PROBLEM:
Among these records, tally each line with the word "crystal"; the answer is that number alone.

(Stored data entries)

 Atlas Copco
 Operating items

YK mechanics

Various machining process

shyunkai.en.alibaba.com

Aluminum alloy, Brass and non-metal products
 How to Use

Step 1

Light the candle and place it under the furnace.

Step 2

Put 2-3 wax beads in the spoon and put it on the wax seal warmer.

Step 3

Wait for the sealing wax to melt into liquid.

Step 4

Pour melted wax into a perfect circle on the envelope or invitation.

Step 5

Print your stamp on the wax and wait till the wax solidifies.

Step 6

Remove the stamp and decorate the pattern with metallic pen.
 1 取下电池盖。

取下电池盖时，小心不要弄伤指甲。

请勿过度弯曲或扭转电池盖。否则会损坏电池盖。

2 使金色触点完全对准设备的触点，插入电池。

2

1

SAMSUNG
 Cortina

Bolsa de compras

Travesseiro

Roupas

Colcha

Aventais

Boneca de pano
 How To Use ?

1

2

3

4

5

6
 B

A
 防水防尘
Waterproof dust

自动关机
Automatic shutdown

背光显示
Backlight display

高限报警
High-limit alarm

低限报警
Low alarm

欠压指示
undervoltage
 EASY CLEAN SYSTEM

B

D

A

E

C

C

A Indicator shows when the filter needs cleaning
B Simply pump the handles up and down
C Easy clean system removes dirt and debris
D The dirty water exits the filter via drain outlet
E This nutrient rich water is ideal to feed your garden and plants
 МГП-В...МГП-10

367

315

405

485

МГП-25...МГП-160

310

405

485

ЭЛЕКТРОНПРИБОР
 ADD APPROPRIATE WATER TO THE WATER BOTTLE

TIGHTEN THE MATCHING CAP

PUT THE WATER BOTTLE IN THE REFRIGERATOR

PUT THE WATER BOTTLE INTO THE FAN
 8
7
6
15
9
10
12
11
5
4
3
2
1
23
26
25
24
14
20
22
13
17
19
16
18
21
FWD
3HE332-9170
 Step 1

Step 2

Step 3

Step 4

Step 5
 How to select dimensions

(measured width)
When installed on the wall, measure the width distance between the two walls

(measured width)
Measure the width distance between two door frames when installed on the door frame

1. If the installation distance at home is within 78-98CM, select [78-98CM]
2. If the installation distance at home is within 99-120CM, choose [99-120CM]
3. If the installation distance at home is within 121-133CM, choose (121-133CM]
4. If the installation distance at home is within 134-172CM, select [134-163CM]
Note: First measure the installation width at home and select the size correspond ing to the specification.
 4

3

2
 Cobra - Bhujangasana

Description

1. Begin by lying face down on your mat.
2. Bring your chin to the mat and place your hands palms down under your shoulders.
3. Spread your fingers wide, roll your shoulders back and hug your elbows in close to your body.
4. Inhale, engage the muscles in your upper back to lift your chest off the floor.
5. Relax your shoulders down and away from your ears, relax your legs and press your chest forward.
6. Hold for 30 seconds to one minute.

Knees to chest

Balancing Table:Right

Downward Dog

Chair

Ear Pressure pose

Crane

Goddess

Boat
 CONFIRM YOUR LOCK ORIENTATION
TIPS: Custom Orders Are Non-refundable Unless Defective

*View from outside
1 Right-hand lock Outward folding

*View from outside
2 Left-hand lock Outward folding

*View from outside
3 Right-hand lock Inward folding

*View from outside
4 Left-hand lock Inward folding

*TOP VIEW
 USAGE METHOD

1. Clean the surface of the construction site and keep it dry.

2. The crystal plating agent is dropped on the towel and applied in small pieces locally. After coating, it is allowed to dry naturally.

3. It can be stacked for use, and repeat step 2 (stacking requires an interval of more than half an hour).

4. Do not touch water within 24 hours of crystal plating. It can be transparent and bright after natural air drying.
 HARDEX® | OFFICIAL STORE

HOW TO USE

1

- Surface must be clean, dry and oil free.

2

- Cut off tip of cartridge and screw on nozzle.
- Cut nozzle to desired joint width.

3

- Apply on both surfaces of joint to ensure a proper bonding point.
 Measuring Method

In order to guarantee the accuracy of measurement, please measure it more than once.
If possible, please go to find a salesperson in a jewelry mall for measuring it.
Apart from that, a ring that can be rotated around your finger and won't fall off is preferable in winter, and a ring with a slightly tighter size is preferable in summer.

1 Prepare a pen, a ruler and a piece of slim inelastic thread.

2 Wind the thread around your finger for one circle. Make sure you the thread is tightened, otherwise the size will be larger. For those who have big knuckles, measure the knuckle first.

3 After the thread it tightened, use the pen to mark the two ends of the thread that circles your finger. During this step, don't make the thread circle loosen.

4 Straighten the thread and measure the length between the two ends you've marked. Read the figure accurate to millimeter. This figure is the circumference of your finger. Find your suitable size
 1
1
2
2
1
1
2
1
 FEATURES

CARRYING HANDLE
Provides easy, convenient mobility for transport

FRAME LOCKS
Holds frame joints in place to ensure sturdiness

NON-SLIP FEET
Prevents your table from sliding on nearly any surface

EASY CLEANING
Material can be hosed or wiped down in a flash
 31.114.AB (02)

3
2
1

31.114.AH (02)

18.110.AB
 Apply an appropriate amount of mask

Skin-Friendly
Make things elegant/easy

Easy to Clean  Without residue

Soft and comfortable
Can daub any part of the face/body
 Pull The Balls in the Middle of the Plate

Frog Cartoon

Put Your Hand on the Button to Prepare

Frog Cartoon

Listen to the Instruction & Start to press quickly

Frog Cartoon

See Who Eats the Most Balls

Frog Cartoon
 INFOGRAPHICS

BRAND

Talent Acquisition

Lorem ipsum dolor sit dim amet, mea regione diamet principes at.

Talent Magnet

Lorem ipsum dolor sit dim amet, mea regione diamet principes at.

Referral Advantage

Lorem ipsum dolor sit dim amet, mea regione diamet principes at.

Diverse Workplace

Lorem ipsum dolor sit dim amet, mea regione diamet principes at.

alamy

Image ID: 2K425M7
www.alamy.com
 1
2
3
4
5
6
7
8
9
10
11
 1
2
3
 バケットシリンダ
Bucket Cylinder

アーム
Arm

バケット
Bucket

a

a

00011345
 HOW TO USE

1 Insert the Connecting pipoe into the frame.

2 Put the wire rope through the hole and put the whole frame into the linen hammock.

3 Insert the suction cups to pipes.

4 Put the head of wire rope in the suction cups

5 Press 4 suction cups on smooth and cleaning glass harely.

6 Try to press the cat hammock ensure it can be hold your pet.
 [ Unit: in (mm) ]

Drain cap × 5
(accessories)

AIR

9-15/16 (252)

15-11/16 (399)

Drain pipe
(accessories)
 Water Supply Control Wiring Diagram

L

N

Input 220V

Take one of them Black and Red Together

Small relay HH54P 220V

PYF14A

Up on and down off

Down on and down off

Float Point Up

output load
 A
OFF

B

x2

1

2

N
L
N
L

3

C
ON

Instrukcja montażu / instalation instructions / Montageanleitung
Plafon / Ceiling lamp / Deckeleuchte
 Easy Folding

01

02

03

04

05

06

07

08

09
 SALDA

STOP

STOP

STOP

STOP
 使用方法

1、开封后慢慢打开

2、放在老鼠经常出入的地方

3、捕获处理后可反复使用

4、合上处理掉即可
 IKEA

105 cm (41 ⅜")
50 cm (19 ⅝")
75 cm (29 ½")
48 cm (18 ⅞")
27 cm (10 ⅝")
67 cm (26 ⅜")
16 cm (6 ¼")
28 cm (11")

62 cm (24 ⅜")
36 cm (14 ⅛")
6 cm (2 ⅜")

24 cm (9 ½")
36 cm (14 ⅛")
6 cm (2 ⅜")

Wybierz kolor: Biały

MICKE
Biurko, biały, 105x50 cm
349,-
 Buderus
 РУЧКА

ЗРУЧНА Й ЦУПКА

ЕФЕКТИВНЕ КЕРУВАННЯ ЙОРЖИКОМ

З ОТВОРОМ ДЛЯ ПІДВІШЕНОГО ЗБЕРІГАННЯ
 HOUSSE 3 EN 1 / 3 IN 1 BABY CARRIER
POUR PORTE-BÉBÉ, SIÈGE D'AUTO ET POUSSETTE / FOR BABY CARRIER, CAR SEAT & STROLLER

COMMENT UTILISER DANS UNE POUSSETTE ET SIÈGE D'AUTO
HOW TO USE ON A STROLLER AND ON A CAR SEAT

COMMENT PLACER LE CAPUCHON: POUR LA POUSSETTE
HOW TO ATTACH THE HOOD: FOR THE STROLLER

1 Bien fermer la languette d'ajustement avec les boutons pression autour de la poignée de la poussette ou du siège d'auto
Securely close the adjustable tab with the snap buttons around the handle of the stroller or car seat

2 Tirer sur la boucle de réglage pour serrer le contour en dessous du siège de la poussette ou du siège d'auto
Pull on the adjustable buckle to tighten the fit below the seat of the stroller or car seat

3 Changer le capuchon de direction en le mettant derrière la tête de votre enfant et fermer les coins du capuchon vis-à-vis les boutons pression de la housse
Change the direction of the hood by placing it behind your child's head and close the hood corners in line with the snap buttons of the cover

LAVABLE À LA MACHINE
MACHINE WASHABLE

ANSWER SPACE:
2